A D V E R T I S E M E N T
A D V E R T I S E M E N T
Big Time

FWSO tackles a titan and
rises to new heights.

By LEONARD EUREKA

It took a lot of courage for Fort Worth Symphony conductor Miguel Harth-Bedoya to schedule a three-year Gustav Mahler cycle as part of the company’s annual summer festival. The cost of the extra musicians and rehearsal time is daunting, and the effort isn’t always appreciated. Mahler’s nine lengthy symphonies are difficult to program, and some people find them a strain on the attention span.
FWSO’s inaugural Mahler survey took place last week at Bass Performance Hall. Harth-Bedoya softened some of the potential heaviness by assigning one symphony per night, with an opening program devoted to an overview of the composer’s life. Engagingly presented by Carol Reynolds, a former music history professor at Southern Methodist University, the introductory program included a performance by Metropolitan Opera mezzo-soprano Jill Grove, who illustrated the late-19th-century composer’s vocal output with exquisite readings of several song cycles. She was sensitively accompanied by pianist John Churchwell.
The symphonic series began in earnest Friday with the colossal First Symphony. Crowding the stage was a beefed-up string section anchored by eight double-basses, harp, woodwinds in four, brasses in three and four, and multiple timpani drums and assorted percussion instruments, plus eight French horns. The size was vintage Mahler, whose orchestras were some of the biggest of the day.
Harth-Bedoya took the first movement at a leisurely pace, emphasizing the pastoral qualities of the bird-calls and Wagnerian spirit that permeates the music. He gave the second a lush reading, underscoring its Viennese waltz character, and found the playfulness of the unusually slow movement.
This mock funeral march was inspired by a 17th-century engraving of a dead hunter gleefully carried out of the woods on his shield by the forest creatures he had came to slay. In dirge-like tempo, the nursery tune “Frere Jacques” — softly and in minor key — comes into focus. But the animals can’t contain themselves, and the music explodes into a jubilant Hebrew folk dance until, finally, the creatures get it together again and return to their solemn procession. Harth-Bedoya found the sensuous, insinuating qualities of the dance with wonderful style and the suppressed joy of the animals that make this section so special.
But the mighty fourth movement — which gives the symphony its nickname of “The Titan” — is what fully utilized the augmented orchestra.
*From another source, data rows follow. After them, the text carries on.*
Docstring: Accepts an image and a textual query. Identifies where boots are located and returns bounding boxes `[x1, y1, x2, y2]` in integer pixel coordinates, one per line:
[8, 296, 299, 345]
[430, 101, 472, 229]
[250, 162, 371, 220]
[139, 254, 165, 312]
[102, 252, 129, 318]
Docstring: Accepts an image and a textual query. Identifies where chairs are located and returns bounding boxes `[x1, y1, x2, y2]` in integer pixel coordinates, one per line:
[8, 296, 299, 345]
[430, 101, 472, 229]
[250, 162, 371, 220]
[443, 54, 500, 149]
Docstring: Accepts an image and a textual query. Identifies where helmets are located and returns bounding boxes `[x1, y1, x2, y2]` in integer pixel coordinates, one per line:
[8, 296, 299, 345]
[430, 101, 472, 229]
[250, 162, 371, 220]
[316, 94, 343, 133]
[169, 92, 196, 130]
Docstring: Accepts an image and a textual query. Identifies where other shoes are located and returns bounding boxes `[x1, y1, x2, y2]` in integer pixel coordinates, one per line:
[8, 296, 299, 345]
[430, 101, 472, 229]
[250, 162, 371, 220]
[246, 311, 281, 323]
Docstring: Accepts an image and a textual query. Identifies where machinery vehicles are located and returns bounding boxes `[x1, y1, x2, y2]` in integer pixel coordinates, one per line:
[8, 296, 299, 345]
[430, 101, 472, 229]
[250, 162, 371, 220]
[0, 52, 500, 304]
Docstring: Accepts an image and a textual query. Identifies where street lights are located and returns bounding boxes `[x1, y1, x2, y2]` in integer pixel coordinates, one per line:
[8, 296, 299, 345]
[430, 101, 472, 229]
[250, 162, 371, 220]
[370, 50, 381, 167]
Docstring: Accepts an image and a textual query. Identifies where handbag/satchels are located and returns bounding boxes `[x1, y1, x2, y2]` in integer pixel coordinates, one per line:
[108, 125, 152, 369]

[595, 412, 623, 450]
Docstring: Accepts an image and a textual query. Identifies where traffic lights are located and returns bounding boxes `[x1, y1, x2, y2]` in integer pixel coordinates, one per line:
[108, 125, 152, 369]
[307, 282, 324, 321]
A triumphant march that builds and builds to a shattering climax, the music filled the hall with the grandest racket I’ve ever heard there. “The Titan” marked the beginning of the end of the Austro-German symphonic school. By the time he died in 1911, Mahler closed the book on a tradition that began with Haydn and Mozart in the 18th century and descended through Schubert, Beethoven, Schuman, Brahms, and, lastly, to him. After Mahler, there was no place to go in that field, and new trains of musical thought blossomed.
Harth-Bedoya has shown a sympathetic ear to Romantic music in the past, but this performance took him to a new level, one that ranks him with the best of his generation. Next year’s installment of the festival can’t get here soon enough.